Inderdaad hebben lang niet alle acties via sociale media veel tastbaar resultaat. Neem de actie van milieuorganisatie Greenpeace, die vorig jaar via Facebook in het geweer kwam tegen – jawel – Facebook. De servers van het Amerikaanse bedrijf verbruiken elektriciteit uit kolengestookte centrales; Greenpeace wil dat Facebook op duurzame energie overstapt. Wie zich aansluit bij een speciale groep op Facebook, laat merken dat hij de actie van Greenpeace ondersteunt. Tot dusver hebben zich 600.000 mensen bij de Facebookgroep van Greenpeace aangesloten. Alleen heeft Facebook heeft nog geen stappen ondernomen om zijn elektriciteit bij andere centrales te betrekken.

Symbolisch verzet dus? Niet per se. De actie heeft Facebook op z’n minst aan het denken gezet. Het bedrijf lijkt zich in elk geval te realiseren dat het imagoschade kan lijden: het heeft onlangs een pagina ingeruimd waarop te lezen valt welke milieumaatregelen Facebook allemaal neemt. En wie zegt dat mensen die zich bij de ‘Wij willen dat Facebook 100% duurzame energie gebruikt’-groep hebben aangesloten in oppervlakkigheid zullen blijven steken? Naarmate ze meer contact hebben, zullen hun vriendschappen en verbintenissen toch hechter worden? En zullen ze wellicht doneren aan Greenpeace of misschien zelf de straat op gaan?

Conclusie: sociale media bieden een laagdrempelige manier om acties op te zetten, aan te haken, mee te denken en steun te leveren. Virtuele acties, welteverstaan, die ‘werkelijke’ acties niet kunnen vervangen. Maar Facebook en andere sociale media kunnen er wel toe bijdragen dat uit ‘weak ties’ ‘strong ties’ worden gesmeed. Sociale media maken het makkelijker dan ooit om grote groepen mensen op de been te krijgen. En kunnen allerlei andere gevolgen hebben in de werkelijke wereld – kijk maar naar Egypte.

Wat niet wil zeggen dat het doel van de demonstranten wordt bereikt omdat ze Facebook gebruiken (wat is het doel eigenlijk? kun je wel spreken van ‘het’ doel). Maar ook lang niet alle demonstraties in de jaren zestig hadden het gewenste effect. Een revolutie komt niet tot stand door te twitteren of door je Facebookpagina bij te werken, evenmin als je door een protestmars de wereldvrede kunt afdwingen. Maar daarom kunnen virtuele en reële protesten nog wel bijdragen aan een klimaat waarin zich revolutionaire veranderingen voltrekken – veranderingen waarbij vergeleken de hoogste Mentosgeyser maar een zwak fonteintje is.

Deel:

Één gedachte over “Egyptische geiser (Een netwerkrevolutie?)

  1. Gladwell heeft deels gelijk, maar het type analyses waar hij gebruik van maakt biedt beperkt inzicht in het “nut” van internet voor collectieve acties. Vriendschappen zijn inderdaad op individueel niveau voorspellers van of iemand naar een demo toe gaat (o.m. werk Bert Klandermans, jaren 80).
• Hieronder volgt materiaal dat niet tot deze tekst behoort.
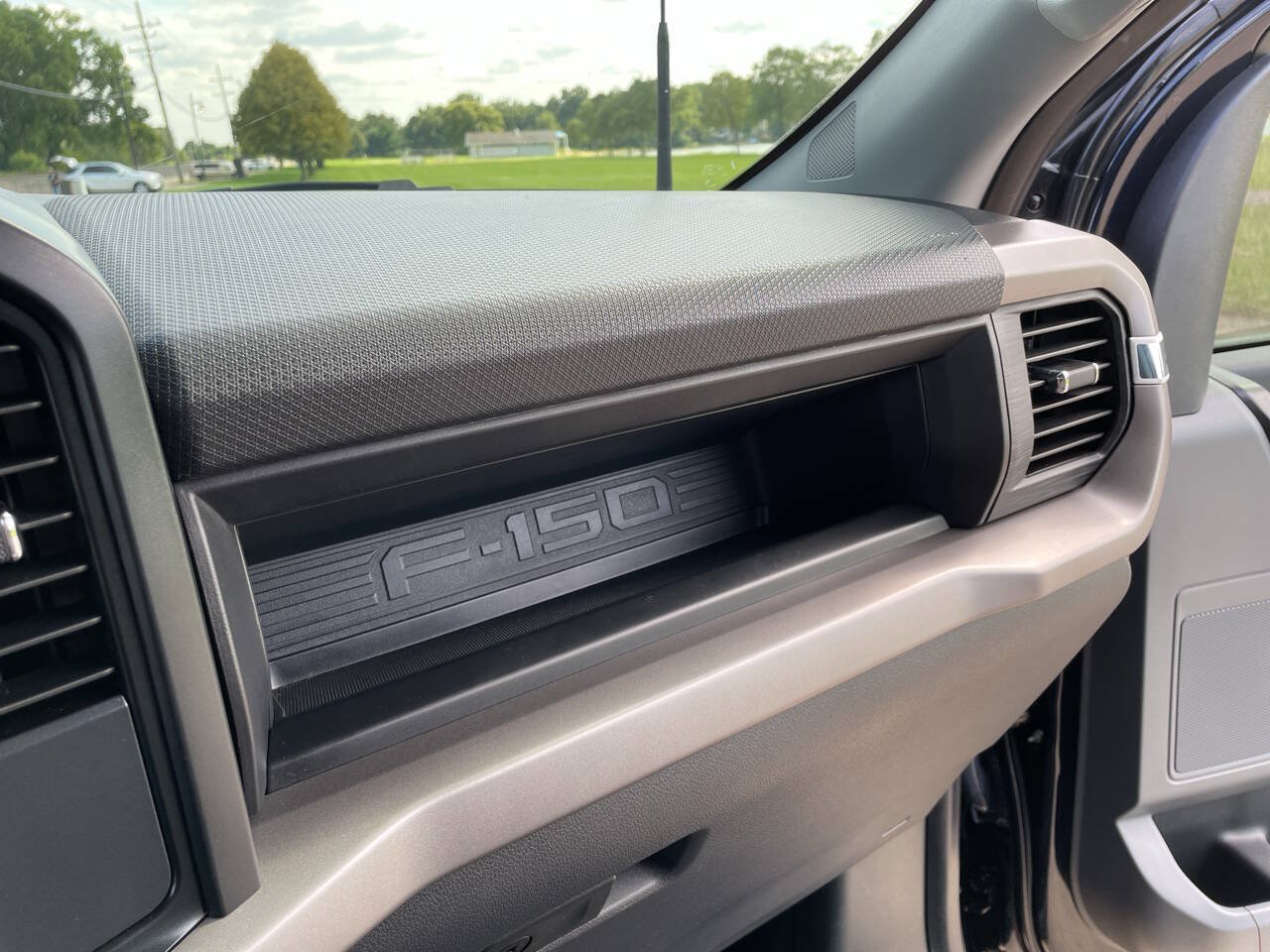Used 2024 Ford F150 XL AWD/4WD image 81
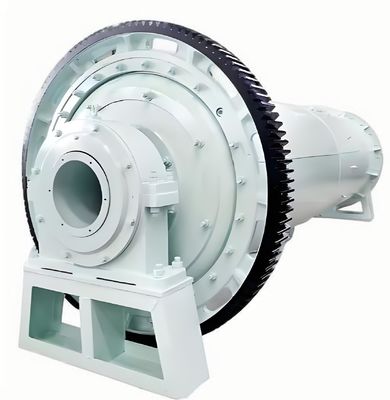 Good price Highly Efficient Customizable Gold Ore Crusher Ball Mill online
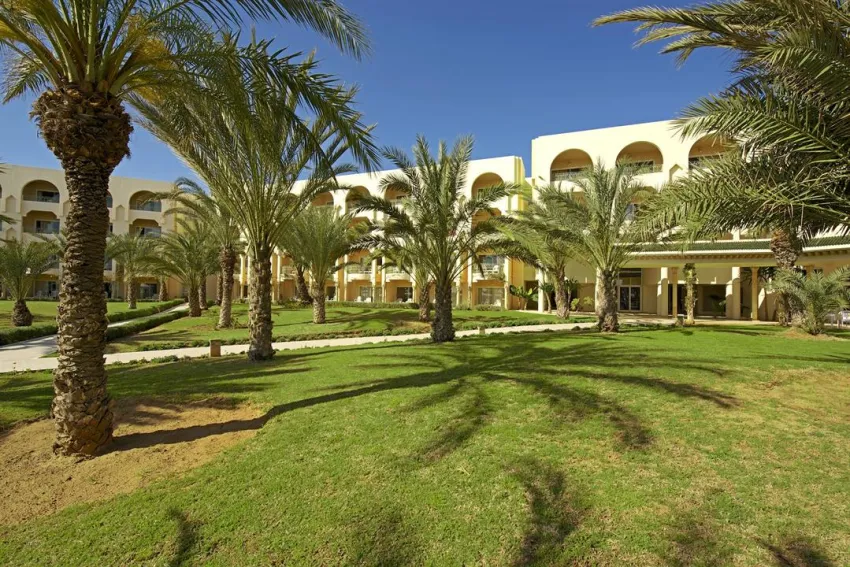 IBEROSTAR WAVES AVERROES  4*-22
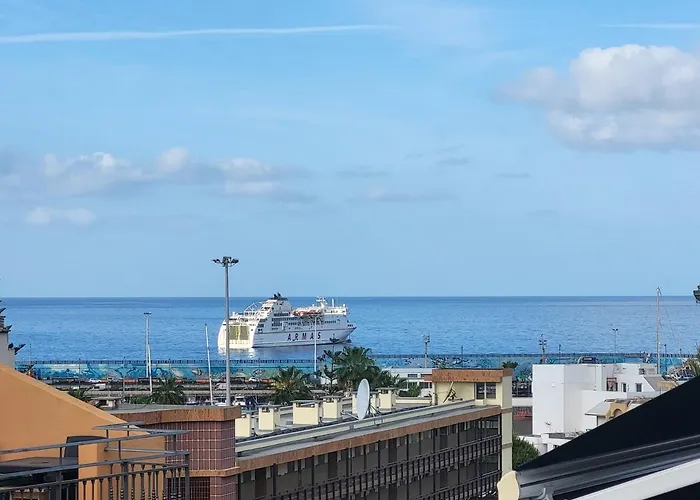 Cristianos Ljus * Arona (Tenerife)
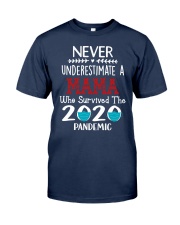 Mama Classic T-Shirt front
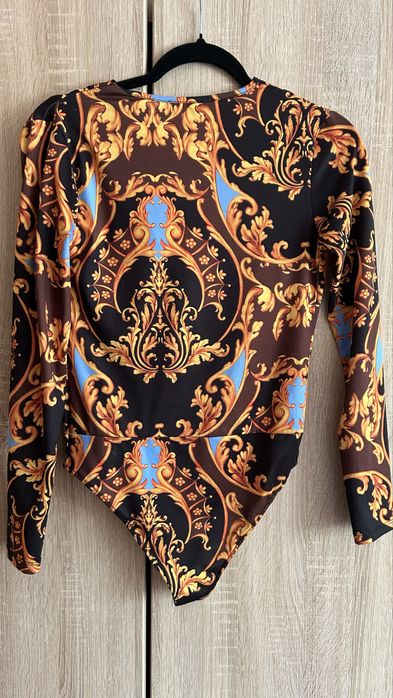 Body ZARA rozmiar S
Organisatie is inderdaad op macro-niveau een voorspeller van of de demonstratie plaats vindt (o.m. werk van Tilly, jaren 70). Maar toch verklaren beide factoren niet goed waarom er in Frankrijk en belgie non-stop wordt gedemonstreerd, en in NL en Zwitserland niet. Nederlanders hebben ook vrienden. Onze vakbonden zijn proportioneel groter dan in Frankrijk. En we hebben wrsch. ook meer clubjes en organisaties dan de Belgen.
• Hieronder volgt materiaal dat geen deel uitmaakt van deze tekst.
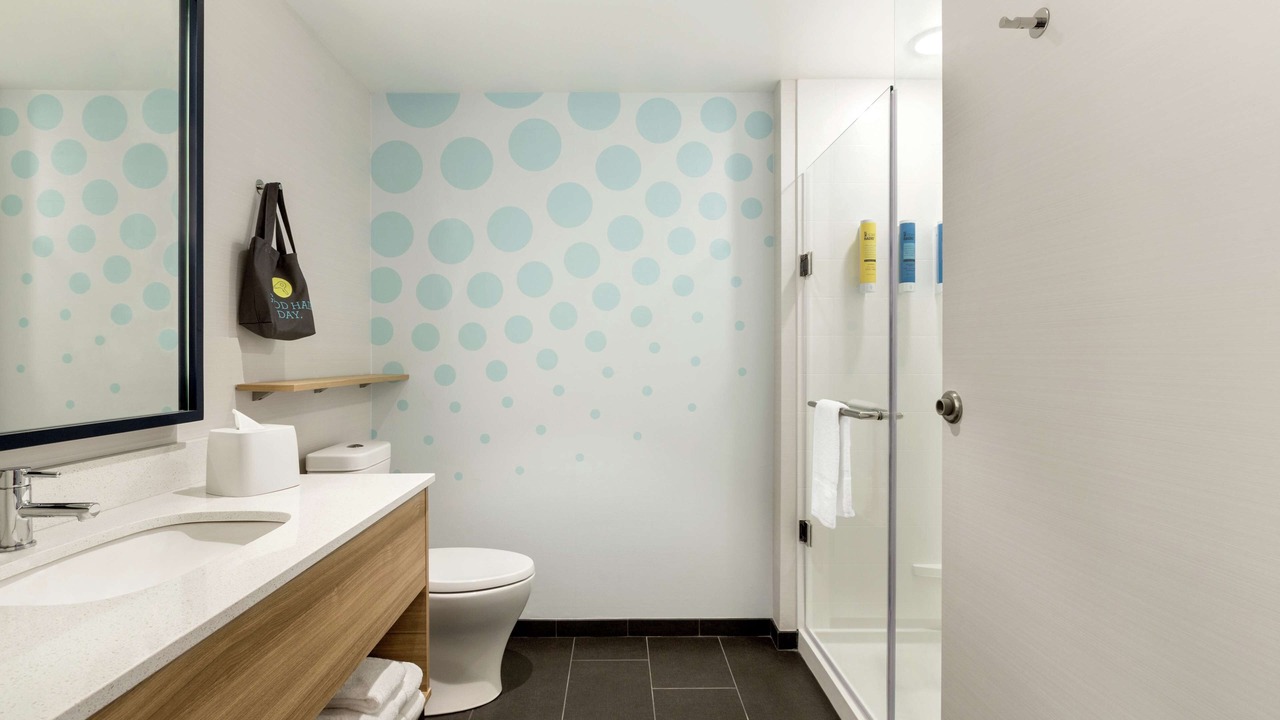 Photo of Bathroom in Greenwich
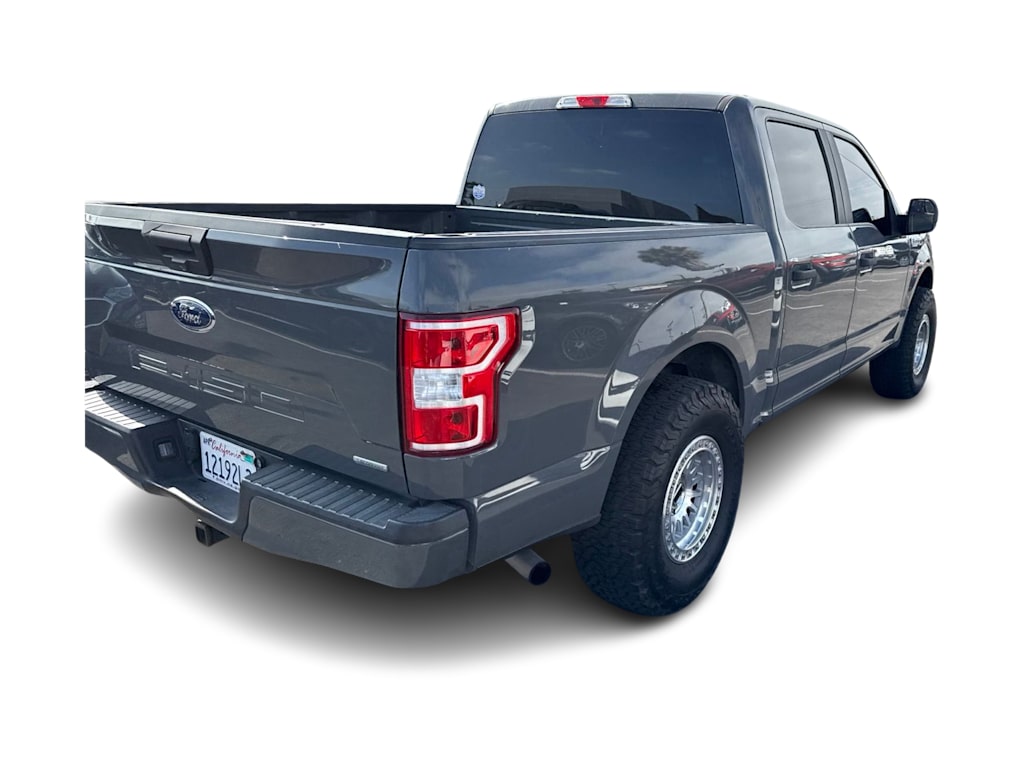 Thumbnail: 2018 Ford F-150 - 20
    Er zijn andere dingen die je voor een revolutie nodig hebt:
    -Kennis over de partijen (er is een “wij”, er is een “zij”, en de grenzen zijn belangrijk voor ons)
    -Kennis over het onrecht dat “zij” ons aandoen (“wij” zijn boos)
    -Kennis over mogelijk succes (“wij” kunnen winnen)
    Zie Van Zomeren, Postmes & Spears, 2008

    Deze kennis verkrijg je uiteindelijk door het delen ervan. Dat is de reden dat sociale media toch een belangrijke rol kunnen vervullen. Maar zoals Gladwell ook al aanstipte: het idee dat zulke kennis pre-twitter niet effectief werd gedeeld is het refrein van het technologisch utopisme (goed boek Howard Segal: Technological Utopianism in American Culture. 1985).

    Er is recent onderzoek naar het verschil tussen grassroots acties en klassiek georganiseerde acties door Jacqueline van Stekelenburg en Bert Klandermans. Zij suggereerden meen ik dat het allebei werkt, maar anders.”